There's been a tribute missing at this year's Wimbledon.
We know all about these sports pioneers and barrier breakers: Jackie Robinson, Arthur Ashe, Tiger Woods.
But one name doesn't come up nearly enough. And if there ever was a year for us to remember her, it's this year. So remember her along with me
Today marks the 50th anniversary of Gibson's historic singles win at the All-England Club, when she became the first black to bring home tennis' most prestigious title.
But this week, of all weeks, and today of all days, why is the Wimbledon brass not honoring Gibson? A perfect storm appears to be gathering. Venus Williams remains strongly in the mix to win her fourth Wimbledon. This is the first year the men's and women's champions will earn equal prize money.
Know how much money Gibson earned for winning Wimbledon in 1957? Zilch. Know what Venus will bank if she wins win? $1.4 million. Now that's progress.
But let's not forget the Wimbledon elite found time to be outraged about 19-year-old Tatiana Golovin's red underpants. And the hot-button issue this week has been whether Wimbledon should be moved to avoid the drab weather. Glad to know the priorities are intact.
Althea Gibson deserves more recognition for the path she blazed.
"Some people think Arthur Ashe was the first one to make inroads, but it was Althea Gibson," said Yanick Lamb, a journalism teacher at Howard who co-wrote the book, Born to Win: The Authorized Biography of Althea Gibson. "He always gave her credit for that."
But could you imagine MLB overlooking the 60th anniversary of Jackie Robinson's major league debut? Several players wore the number No. 42 that day earlier this season to honor Robinson. Can't tennis do something to honor Gibson?
There are plans to honor Gibson at the U.S. Open, but why wait until then? Doesn't it make more sense to honor Gibson in the same place where she made history?
This isn't a battle of barrier breakers, but it can be argued that Gibson's place in sports history -- American history, really -- is just as important as Robinson's. After all, Gibson broke not just one color barrier, but two. Not only was she the first African-American to integrate tennis, she also was the first black woman on the LPGA Tour.
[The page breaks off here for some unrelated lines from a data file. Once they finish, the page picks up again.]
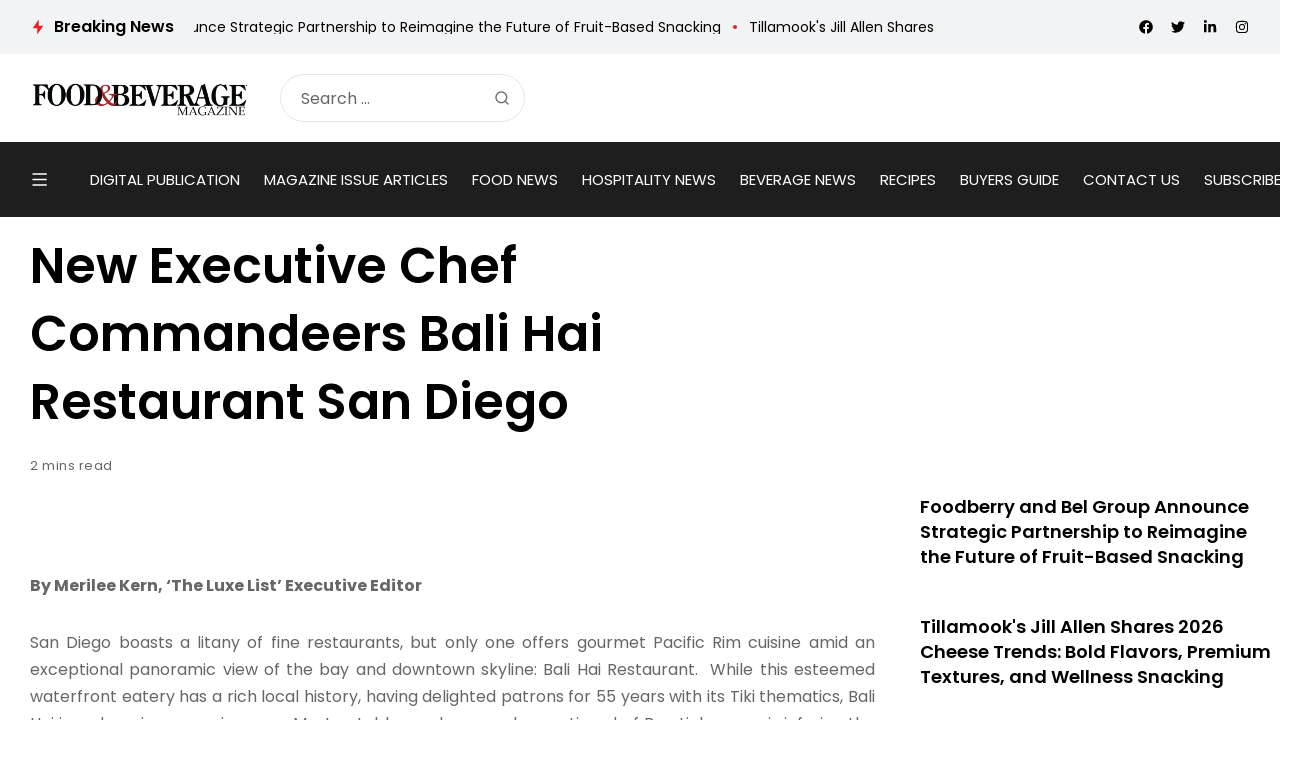

--- FILE ---
content_type: text/html; charset=utf-8
request_url: https://www.google.com/recaptcha/api2/aframe
body_size: 267
content:
<!DOCTYPE HTML><html><head><meta http-equiv="content-type" content="text/html; charset=UTF-8"></head><body><script nonce="1yrNVJnQ9BK867Ril-qN3g">/** Anti-fraud and anti-abuse applications only. See google.com/recaptcha */ try{var clients={'sodar':'https://pagead2.googlesyndication.com/pagead/sodar?'};window.addEventListener("message",function(a){try{if(a.source===window.parent){var b=JSON.parse(a.data);var c=clients[b['id']];if(c){var d=document.createElement('img');d.src=c+b['params']+'&rc='+(localStorage.getItem("rc::a")?sessionStorage.getItem("rc::b"):"");window.document.body.appendChild(d);sessionStorage.setItem("rc::e",parseInt(sessionStorage.getItem("rc::e")||0)+1);localStorage.setItem("rc::h",'1768679219349');}}}catch(b){}});window.parent.postMessage("_grecaptcha_ready", "*");}catch(b){}</script></body></html>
Unlike Robinson, Gibson was one of the best players in the world when she integrated tennis. She'd won 10 national championships in the American Tennis Association, the governing body for black tournaments. Gibson didn't have a Branch Rickey to ease her transition into the all-white world of tennis. And she faced incredible discrimination, because she carried the dual burden of race and gender.
According to Lamb's book, tournaments were sometimes canceled if Gibson entered them. During the first match she played in the U.S. Lawn Tennis Association -- which predated open tennis and the WTA -- people in the crowd yelled "Beat the nigger!" Gibson commonly heard outbursts like that when she played.
But racism didn't stop Gibson -- the daughter of South Carolina sharecroppers -- from being a two-time Associated Press Female Athlete of the Year. Or from winning 11 Grand Slam titles, including two U.S. Opens and three consecutive doubles titles at the French Open.
"She's an amazing, amazing person," said Traci Green, who took over the Harvard women's tennis program this month -- making her the first African-American female head coach ever at the university. "I feel like I'm a part of her legacy."
Because a pro tennis tour was nonexistent back then, Gibson eventually turned to professional golf. She was nowhere near as dominant in golf as she was in tennis, but when she joined the LPGA another door was opened.
The latter stages of Gibson's life were also full of hardship -- another important aspect of her story. She nearly went bankrupt before some close friends, including tennis legend Billie Jean King and former New York City Mayor David Dinkins, began raising money on her behalf. Her health deteriorated rapidly. She had a stroke and a heart attack before eventually dying of respiratory failure in 2003 at age 76.
"I think she softened a bit, but she did have points where she was bitter," Lamb said. "Part of it was the times, and what the country was evolving to. She didn't get the endorsements people got, or the opportunity to be a teaching pro. She was too early."
Lamb said Gibson took great pride in the Williams sisters' accomplishments. Any bitterness Gibson felt wasn't directed at the generation of minority players she helped spawn. Gibson could do anything she wanted on the court -- just not off of it.
The least we can do is make sure no one forgets her.